Instruções:
• a. Segundo a introdução, qual expressão o autor escolheu como subtítulo do livro?
• b. Extraia da introdução, sem nenhuma alteração, o trecho que começa em “O sistema social” e termina em “se mostra sossegado.”.
• c. Responda sim ou não para cada afirmação, conforme a introdução, e cite literalmente as palavras do texto que justificam a resposta: (i) Marx e Engels escreveram o Manifesto Comunista em meados do século XIX. (ii) A escola e a mídia aparecem entre as instituições que conformam o comportamento das pessoas. (iii) O dinamismo do sistema se mostra sossegado.

===== Texto =====

Introdução do autor ao livro recém-lançado

Capitalismo no século XXI nasceu para sacudir uma bandeira: atenção, atenção, há uma grande turbulência a frente, pois a nave capitalismo se desgovernou por si mesma, definitivamente. Agora somos verdadeiramente muitos e estamos na mesma viagem, precisamos, pois, nos unir para mudar o rumo da história. Por isso, escolhi como subtítulo do livro a expressão “Ocaso por meio de eventos catastróficos”.[1]

O sistema social em que se vive, como se sabe, existe e persiste no tempo histórico por meio da contínua transformação das condições da produção, mas também das instituições e dos aparelhos que lhe dão suporte e que conformam o comportamento das pessoas, tais como a escola, a mídia etc.

Mais ainda, em seu curso atribulado, ele transforma a cultura, a personalidade individual e, assim, a civilização como um todo. Ao pensar a existência da sociedade humana desde tempos remotos verifica-se – e isso não é novo – que o movimento de mudança histórica trazido por esse modo de organização humana nunca foi tão rápido, tão inovador e tão turbulento. O seu dinamismo envolve progressões, crises e mesmo regressões. Nunca se mostra sossegado.

Essa é hoje uma compreensão corrente e bem difundida do modo de produção em que se vive atualmente; como se sabe, houve outros como o feudalismo e o escravismo. Marx e Engels já em meados do século XIX apresentaram uma compreensão dele, ao mesmo tempo visionária e concêntrica, que se tornou inesquecível. Eis que é a partir do modo de produção que se articula toda a estrutura da sociedade.

Escrevendo o Manifesto Comunista, em meados do século XIX, disseram que “a burguesia não pode existir sem revolucionar incessantemente os instrumentos de produção, por conseguinte, as relações de produção e, assim, todas as relações sociais”. Ou seja, localizaram na lógica do processo produtivo – ou seja, na lógica da acumulação de capital – a fonte de um dinamismo totalmente novo no curso da história milenar do homem na face da Terra.

Como se sabe, encontra-se nesse panfleto genial uma compreensão marcante e decisiva do desenvolvimento do sistema produtor de mercadorias. Vê-se aí que ele contém uma dinâmica interna que eleva a produtividade do trabalho por meio de novas tecnologias e novas formas de organização do processo de produção, que aumenta a massa das mercadorias produzidas e que exige, em decorrência, a contínua expansão dos mercados.

===== Dados registrados =====

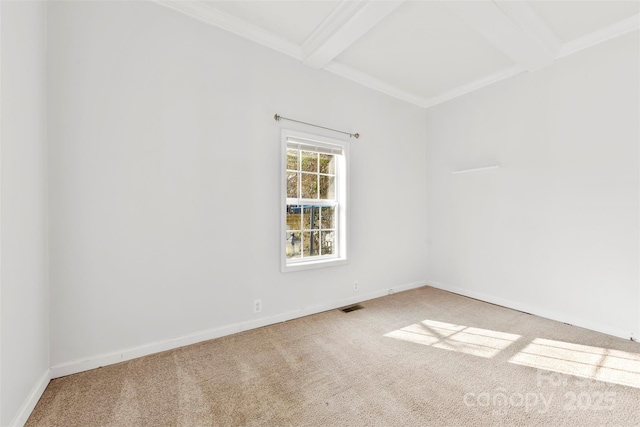 carpeted spare room with beamed ceiling and crown molding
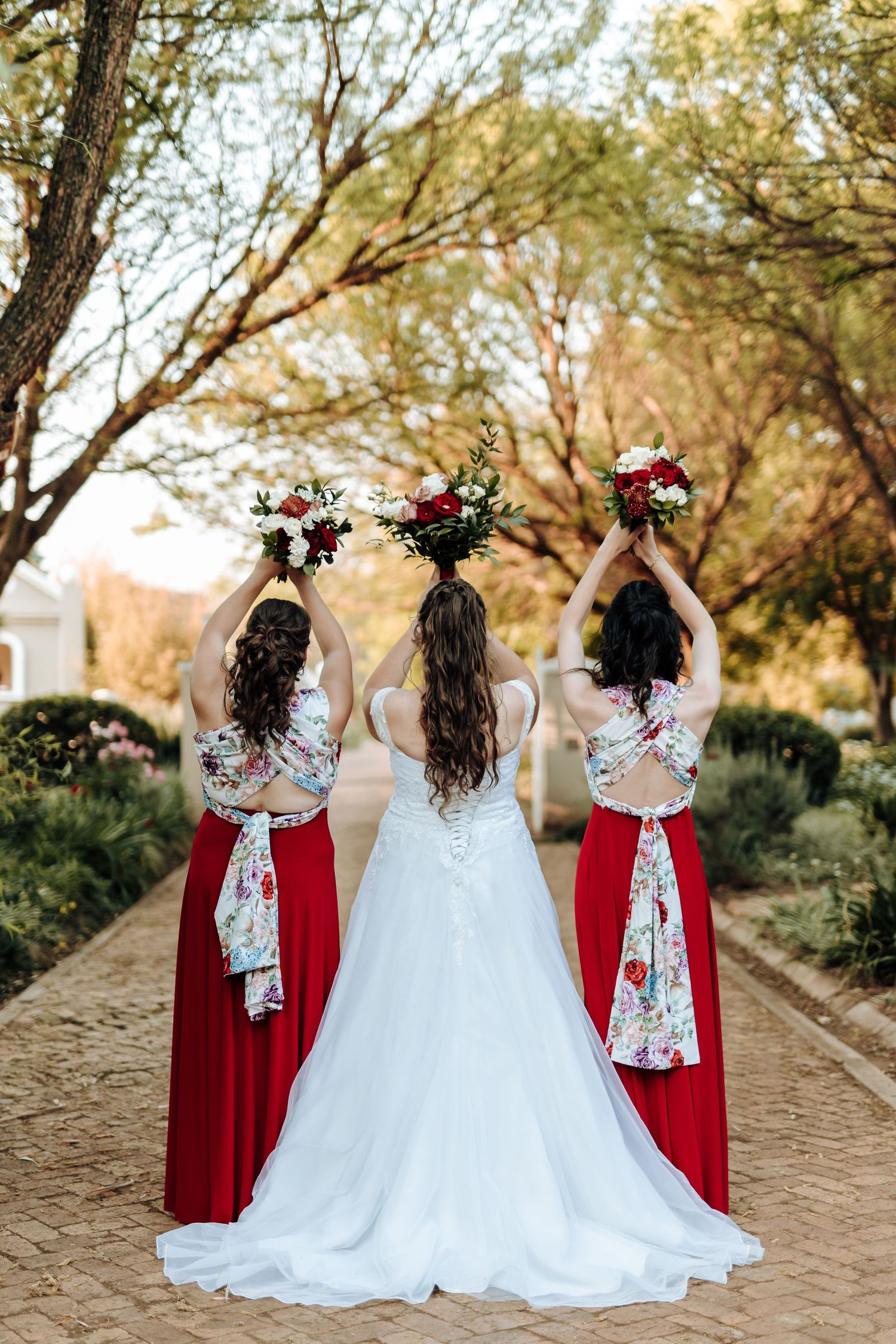 Three women in red dresses raise their bouquets while facing away on a brick pathway.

=====

Respostas esperadas:
• a. “Ocaso por meio de eventos catastróficos”.

• b.
O sistema social em que se vive, como se sabe, existe e persiste no tempo histórico por meio da contínua transformação das condições da produção, mas também das instituições e dos aparelhos que lhe dão suporte e que conformam o comportamento das pessoas, tais como a escola, a mídia etc.

Mais ainda, em seu curso atribulado, ele transforma a cultura, a personalidade individual e, assim, a civilização como um todo. Ao pensar a existência da sociedade humana desde tempos remotos verifica-se – e isso não é novo – que o movimento de mudança histórica trazido por esse modo de organização humana nunca foi tão rápido, tão inovador e tão turbulento. O seu dinamismo envolve progressões, crises e mesmo regressões. Nunca se mostra sossegado.

• c.
(i) Sim: “Escrevendo o Manifesto Comunista, em meados do século XIX”.
(ii) Sim: “tais como a escola, a mídia etc.”
(iii) Não: “Nunca se mostra sossegado.”